## TASK PROMPT
Set down a true copy of the data, with all pictures left out.
═══ STORED DATA
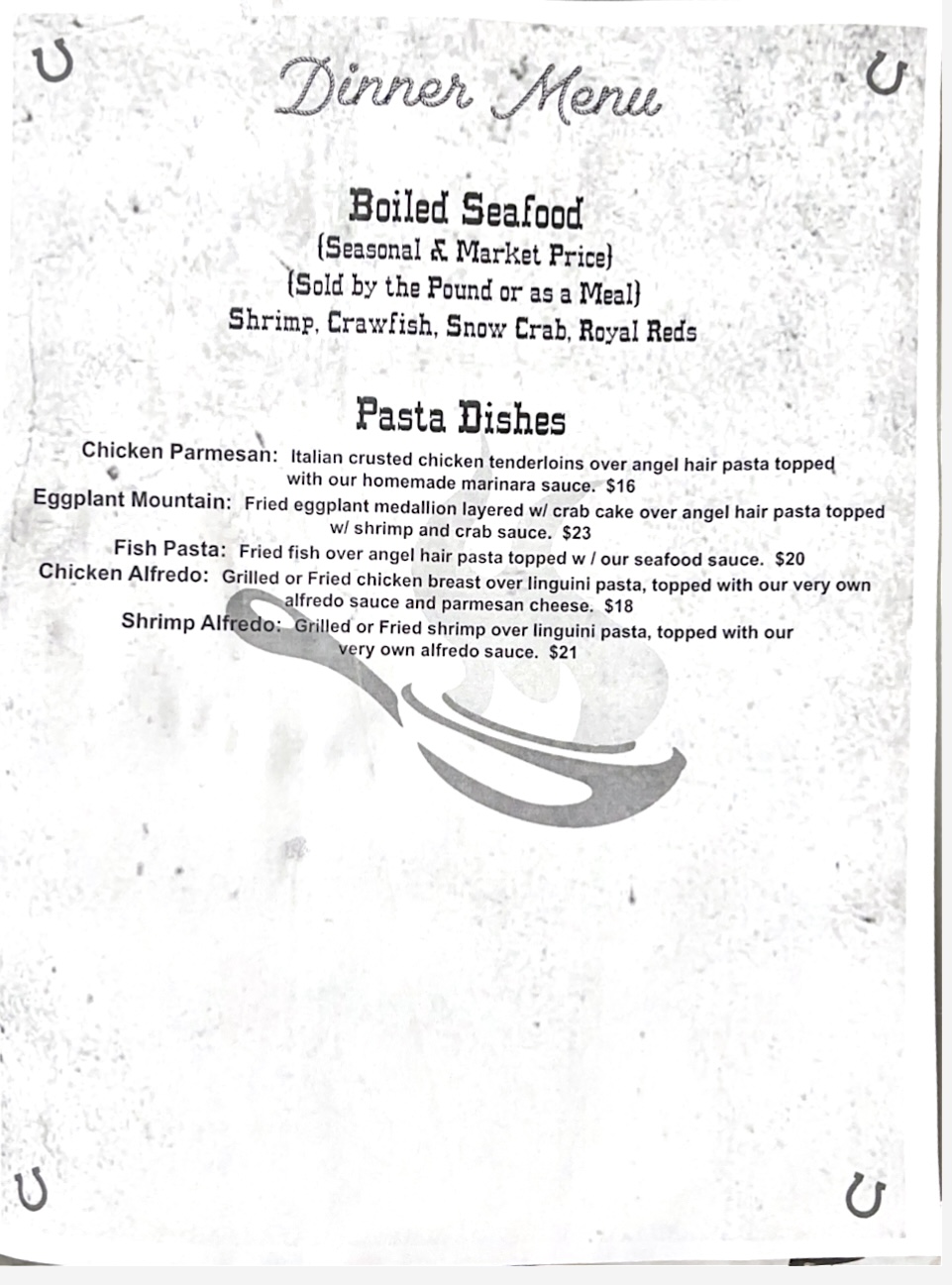 Dinner Menu

Boiled Seafood
(Seasonal & Market Price)
(Sold by the Pound or as a Meal)
Shrimp, Crawfish, Snow Crab, Royal Reds

Pasta Dishes

Chicken Parmesan: Italian crusted chicken tenderloins over angel hair pasta topped with our homemade marinara sauce. $16

Eggplant Mountain: Fried eggplant medallion layered w/ crab cake over angel hair pasta topped w/ shrimp and crab sauce. $23

Fish Pasta: Fried fish over angel hair pasta topped w / our seafood sauce. $20

Chicken Alfredo: Grilled or Fried chicken breast over linguini pasta, topped with our very own alfredo sauce and parmesan cheese. $18

Shrimp Alfredo: Grilled or Fried shrimp over linguini pasta, topped with our very own alfredo sauce. $21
══════
## SOLUTION TO THIS PROBLEM
 Dinner Menu

Boiled Seafood
(Seasonal & Market Price)
(Sold by the Pound or as a Meal)
Shrimp, Crawfish, Snow Crab, Royal Reds

Pasta Dishes

Chicken Parmesan: Italian crusted chicken tenderloins over angel hair pasta topped with our homemade marinara sauce. $16

Eggplant Mountain: Fried eggplant medallion layered w/ crab cake over angel hair pasta topped w/ shrimp and crab sauce. $23

Fish Pasta: Fried fish over angel hair pasta topped w / our seafood sauce. $20

Chicken Alfredo: Grilled or Fried chicken breast over linguini pasta, topped with our very own alfredo sauce and parmesan cheese. $18

Shrimp Alfredo: Grilled or Fried shrimp over linguini pasta, topped with our very own alfredo sauce. $21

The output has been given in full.